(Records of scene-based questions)
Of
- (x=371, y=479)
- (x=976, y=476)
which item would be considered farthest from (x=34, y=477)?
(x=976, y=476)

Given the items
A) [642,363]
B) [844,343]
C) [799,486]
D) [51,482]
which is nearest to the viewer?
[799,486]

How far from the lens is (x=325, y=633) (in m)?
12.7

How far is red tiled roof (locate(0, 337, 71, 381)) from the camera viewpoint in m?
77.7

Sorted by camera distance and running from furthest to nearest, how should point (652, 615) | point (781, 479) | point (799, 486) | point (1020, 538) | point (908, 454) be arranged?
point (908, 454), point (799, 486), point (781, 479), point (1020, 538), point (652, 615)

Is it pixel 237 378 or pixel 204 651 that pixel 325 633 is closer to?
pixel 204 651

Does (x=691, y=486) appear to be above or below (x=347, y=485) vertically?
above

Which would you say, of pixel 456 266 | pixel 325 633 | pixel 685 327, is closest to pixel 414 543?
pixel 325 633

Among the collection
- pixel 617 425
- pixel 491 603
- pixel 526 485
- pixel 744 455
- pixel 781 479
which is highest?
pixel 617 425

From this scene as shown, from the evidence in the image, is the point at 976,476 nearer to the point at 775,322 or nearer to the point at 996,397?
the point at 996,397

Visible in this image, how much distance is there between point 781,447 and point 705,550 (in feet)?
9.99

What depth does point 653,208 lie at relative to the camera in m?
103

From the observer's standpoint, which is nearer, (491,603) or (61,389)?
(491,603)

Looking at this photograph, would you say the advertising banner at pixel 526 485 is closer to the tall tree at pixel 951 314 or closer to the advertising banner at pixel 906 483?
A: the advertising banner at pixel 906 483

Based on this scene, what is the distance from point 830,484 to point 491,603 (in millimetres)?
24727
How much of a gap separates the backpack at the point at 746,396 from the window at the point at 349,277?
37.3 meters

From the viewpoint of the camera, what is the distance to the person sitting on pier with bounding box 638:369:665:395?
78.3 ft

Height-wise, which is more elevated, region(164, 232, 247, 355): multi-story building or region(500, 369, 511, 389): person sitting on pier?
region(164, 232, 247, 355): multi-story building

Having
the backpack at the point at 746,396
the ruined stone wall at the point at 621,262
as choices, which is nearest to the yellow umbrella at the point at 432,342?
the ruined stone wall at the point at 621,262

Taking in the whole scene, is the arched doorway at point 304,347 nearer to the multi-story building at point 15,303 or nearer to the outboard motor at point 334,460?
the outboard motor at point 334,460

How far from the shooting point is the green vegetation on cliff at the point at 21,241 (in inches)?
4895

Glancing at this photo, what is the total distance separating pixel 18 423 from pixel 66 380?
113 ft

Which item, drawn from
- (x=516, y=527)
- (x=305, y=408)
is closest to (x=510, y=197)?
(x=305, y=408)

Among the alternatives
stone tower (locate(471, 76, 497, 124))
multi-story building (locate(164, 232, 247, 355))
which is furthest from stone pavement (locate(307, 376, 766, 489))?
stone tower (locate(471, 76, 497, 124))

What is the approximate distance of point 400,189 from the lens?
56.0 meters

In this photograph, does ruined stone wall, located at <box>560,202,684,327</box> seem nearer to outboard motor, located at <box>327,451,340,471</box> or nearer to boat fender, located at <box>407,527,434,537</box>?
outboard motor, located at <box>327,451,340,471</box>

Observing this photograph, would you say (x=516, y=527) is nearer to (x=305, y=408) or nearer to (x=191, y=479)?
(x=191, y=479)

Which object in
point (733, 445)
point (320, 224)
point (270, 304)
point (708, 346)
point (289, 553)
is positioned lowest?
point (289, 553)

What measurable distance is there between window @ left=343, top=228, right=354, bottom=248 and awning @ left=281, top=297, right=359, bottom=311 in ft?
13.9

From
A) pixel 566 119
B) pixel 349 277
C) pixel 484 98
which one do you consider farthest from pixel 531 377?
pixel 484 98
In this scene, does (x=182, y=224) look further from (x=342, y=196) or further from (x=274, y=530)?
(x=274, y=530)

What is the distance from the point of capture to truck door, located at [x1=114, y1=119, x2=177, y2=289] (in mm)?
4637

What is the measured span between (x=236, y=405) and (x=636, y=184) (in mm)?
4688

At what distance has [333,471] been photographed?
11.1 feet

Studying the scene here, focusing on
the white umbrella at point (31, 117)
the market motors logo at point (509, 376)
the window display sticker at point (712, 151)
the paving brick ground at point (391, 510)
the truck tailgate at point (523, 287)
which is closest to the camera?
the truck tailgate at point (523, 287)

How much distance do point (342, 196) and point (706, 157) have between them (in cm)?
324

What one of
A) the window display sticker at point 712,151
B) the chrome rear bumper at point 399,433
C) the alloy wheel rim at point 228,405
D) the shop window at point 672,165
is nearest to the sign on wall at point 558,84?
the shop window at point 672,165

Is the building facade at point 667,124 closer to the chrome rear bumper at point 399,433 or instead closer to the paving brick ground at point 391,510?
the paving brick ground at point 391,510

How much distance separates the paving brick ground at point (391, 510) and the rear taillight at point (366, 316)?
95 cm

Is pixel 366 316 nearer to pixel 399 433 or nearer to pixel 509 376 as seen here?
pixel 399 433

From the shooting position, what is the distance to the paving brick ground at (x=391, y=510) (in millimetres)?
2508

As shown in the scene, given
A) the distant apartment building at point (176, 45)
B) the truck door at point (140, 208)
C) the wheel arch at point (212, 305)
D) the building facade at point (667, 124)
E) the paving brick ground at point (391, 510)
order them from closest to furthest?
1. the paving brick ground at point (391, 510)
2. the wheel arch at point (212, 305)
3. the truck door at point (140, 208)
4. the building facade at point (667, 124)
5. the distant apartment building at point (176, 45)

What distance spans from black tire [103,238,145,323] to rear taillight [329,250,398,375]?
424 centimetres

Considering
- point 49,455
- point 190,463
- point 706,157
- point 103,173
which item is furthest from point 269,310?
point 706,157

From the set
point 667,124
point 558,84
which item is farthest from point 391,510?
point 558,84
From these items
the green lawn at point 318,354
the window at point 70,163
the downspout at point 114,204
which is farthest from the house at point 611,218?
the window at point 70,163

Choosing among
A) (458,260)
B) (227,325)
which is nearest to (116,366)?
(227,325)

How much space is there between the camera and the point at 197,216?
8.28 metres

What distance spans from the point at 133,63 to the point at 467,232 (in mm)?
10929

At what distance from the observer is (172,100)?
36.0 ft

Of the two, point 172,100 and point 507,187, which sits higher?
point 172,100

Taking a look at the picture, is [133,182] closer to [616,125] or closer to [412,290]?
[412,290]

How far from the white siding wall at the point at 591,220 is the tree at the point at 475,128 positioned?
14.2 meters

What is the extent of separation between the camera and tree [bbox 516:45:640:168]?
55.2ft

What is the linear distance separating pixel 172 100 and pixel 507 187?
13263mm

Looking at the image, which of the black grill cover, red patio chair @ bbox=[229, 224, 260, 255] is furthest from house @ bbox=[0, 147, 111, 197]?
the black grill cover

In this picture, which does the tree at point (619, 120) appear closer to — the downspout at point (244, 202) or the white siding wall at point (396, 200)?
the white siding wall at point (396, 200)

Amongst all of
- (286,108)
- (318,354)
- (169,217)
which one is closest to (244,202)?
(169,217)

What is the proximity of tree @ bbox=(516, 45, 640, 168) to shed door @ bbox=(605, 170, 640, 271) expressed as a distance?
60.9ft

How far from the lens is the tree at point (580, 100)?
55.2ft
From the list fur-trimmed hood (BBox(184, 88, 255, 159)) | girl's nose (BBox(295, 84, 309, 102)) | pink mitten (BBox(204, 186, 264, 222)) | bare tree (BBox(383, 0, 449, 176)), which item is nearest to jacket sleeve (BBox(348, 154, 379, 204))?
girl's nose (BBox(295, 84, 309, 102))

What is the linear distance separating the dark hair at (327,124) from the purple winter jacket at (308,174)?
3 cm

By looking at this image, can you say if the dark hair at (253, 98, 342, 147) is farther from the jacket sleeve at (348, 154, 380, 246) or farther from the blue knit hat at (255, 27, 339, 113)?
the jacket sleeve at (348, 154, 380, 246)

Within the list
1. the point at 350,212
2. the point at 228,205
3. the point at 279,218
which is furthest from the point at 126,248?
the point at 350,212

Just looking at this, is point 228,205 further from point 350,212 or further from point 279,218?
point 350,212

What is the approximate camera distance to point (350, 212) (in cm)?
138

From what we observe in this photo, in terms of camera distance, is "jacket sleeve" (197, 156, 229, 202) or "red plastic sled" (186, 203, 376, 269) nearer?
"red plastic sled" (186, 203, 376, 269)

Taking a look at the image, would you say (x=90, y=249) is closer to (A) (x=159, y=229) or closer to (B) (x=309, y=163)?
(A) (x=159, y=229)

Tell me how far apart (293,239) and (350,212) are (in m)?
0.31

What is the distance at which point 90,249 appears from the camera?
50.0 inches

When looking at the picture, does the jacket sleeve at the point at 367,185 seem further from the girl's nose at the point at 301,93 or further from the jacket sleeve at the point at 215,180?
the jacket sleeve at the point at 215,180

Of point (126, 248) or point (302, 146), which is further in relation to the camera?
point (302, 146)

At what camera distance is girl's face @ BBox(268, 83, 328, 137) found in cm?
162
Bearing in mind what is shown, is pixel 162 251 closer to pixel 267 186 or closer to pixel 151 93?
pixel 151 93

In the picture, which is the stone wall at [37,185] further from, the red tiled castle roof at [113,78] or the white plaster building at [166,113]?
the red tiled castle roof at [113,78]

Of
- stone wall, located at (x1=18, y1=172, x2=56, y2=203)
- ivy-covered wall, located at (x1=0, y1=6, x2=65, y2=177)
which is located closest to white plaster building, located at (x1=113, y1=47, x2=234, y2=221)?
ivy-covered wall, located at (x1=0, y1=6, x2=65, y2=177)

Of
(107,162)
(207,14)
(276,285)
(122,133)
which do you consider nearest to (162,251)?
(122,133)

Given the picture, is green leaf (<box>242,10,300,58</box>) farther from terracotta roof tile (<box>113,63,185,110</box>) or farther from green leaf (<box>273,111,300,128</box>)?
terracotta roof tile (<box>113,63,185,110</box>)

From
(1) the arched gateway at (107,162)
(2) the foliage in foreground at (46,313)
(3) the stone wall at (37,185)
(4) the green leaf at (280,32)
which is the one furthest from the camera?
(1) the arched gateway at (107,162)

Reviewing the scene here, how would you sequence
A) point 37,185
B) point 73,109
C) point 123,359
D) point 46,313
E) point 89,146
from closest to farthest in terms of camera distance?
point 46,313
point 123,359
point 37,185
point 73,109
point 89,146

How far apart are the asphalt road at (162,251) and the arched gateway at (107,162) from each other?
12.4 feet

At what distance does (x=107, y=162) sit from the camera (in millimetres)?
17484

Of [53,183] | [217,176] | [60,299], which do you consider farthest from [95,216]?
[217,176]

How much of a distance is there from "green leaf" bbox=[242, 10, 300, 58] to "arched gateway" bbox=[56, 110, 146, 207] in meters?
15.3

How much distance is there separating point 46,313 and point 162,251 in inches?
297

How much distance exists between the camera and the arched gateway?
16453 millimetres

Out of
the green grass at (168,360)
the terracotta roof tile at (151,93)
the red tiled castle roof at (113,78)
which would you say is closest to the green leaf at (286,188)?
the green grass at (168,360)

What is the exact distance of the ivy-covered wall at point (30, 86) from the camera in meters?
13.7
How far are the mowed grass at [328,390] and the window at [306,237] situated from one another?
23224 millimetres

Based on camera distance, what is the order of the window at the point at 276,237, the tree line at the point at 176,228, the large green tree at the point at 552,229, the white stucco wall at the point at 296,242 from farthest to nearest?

◆ **EXERCISE GOAL**
Leave out every line before the one containing "How much distance is there separating"; set down that line and all remaining lines of the material exactly.

◆ **TASK OUTPUT**
How much distance is there separating point 46,313 and point 162,251 in inches?
297

How much distance exists between the camera and the arched gateway?
16453 millimetres

Out of
the green grass at (168,360)
the terracotta roof tile at (151,93)
the red tiled castle roof at (113,78)
which would you say is closest to the green leaf at (286,188)?
the green grass at (168,360)

What is the exact distance of the ivy-covered wall at point (30, 86) from the camera in meters?
13.7
How far are the mowed grass at [328,390] and the window at [306,237] situated from one another?
23224 millimetres

Based on camera distance, what is the order of the window at the point at 276,237, the tree line at the point at 176,228, the large green tree at the point at 552,229, the white stucco wall at the point at 296,242 from farthest to nearest?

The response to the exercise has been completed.